Congress and Cost-Benefit Analysis
- Author(s):
- Caroline Cecot
- Posted:
- 2-2022
- Law & Economics #:
- 22-03
- Availability:
- Full text (most recent) on SSRN
ABSTRACT:
There's a longstanding consensus around the use of cost-benefit analysis (CBA) to inform federal agency risk-management decision making. Executive orders going back to President Reagan require agencies to conduct CBA, and agencies often exercise their statutory discretion to use CBA to help determine the appropriate stringency of regulations. Courts, too, increasingly appreciate that agency regulation requires at least some assessment of the expected costs and benefits, and they examine agency CBAs to ensure that agencies disclose and explain their scientific and policy choices. Congress's role in this CBA consensus, however, has been understudied, minimized, and often misunderstood.
This Article analyzes Congress's record on CBA over time. The analysis reveals some important and sometimes counterintuitive trends. In contexts where competing tradeoffs are most salient, such as public health crises, the legislative record suggests that Congress values the neutral and expertise-forcing substantive constraint of CBA. Similarly, the record reveals that CBA's substantive constraints are especially valuable to Congress for agencies controlled by the President. And it has often imposed CBA requirements for federal funding decisions, where agencies must make decisions on how to allocate scarce federal financial resources among competing projects.

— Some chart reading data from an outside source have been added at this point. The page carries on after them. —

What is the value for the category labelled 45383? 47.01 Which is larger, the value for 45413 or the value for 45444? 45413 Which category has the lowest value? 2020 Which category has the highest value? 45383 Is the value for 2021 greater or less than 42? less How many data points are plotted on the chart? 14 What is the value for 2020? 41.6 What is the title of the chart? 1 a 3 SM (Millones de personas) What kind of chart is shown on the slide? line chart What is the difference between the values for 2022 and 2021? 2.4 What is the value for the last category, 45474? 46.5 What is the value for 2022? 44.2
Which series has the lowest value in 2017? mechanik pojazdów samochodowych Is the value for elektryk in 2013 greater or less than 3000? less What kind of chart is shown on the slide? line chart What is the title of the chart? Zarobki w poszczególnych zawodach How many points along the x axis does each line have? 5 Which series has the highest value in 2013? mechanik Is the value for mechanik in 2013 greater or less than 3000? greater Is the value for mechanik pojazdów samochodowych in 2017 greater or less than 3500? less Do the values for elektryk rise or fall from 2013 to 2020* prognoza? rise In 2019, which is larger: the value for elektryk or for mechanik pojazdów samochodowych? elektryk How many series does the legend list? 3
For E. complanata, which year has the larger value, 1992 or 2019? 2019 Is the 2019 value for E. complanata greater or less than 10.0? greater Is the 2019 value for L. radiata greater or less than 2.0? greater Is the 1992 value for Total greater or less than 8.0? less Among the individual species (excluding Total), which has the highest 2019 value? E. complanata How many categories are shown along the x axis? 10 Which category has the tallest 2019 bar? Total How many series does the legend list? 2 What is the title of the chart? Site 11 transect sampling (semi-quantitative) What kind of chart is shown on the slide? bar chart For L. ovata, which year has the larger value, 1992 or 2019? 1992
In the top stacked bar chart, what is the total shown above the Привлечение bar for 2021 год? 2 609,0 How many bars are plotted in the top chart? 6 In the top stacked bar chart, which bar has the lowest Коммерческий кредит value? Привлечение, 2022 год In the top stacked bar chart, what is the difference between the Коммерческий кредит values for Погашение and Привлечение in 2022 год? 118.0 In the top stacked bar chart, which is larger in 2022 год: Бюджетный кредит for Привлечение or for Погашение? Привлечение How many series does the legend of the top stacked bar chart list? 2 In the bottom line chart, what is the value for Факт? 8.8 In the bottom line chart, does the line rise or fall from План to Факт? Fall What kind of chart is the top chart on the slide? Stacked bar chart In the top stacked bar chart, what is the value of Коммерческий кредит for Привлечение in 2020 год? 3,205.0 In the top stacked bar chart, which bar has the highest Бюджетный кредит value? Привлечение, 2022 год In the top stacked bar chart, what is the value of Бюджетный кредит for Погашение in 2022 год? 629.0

These findings have implications for the future of the CBA consensus, in which Congress might become a central player. The current CBA consensus is at risk from all fronts. Presidential support for CBA might evaporate, especially in light of the tool's role in restraining the Trump Administration from implementing some of its preferred policies. In addition, more than half of the justices of the Supreme Court of the United States have signaled their willingness to reconsider the constitutional contours of the nondelegation doctrine, which could call into question the validity of the broad statutory language that currently supports some agency use of CBA. And an increasing number of scholars are questioning the legitimacy of searching judicial review of agency decision making.
In the traditional narrative, Congress is at best ambivalent about agency CBA and might potentially reinforce its demise. The examination of the congressional record, however, reveals a more complicated relationship between Congress and CBA. In many cases, Congress appears to trade off some of its control in exchange for application of agency expertise revealed through CBA. The examination also helps explain why Congress has failed to pass statutes such as the Regulatory Accountability Act or has failed to extend CBA requirements to independent agencies. In light of Congress's record to date, the Article proposes congressional actions that might be more successful in protecting the future of the CBA consensus.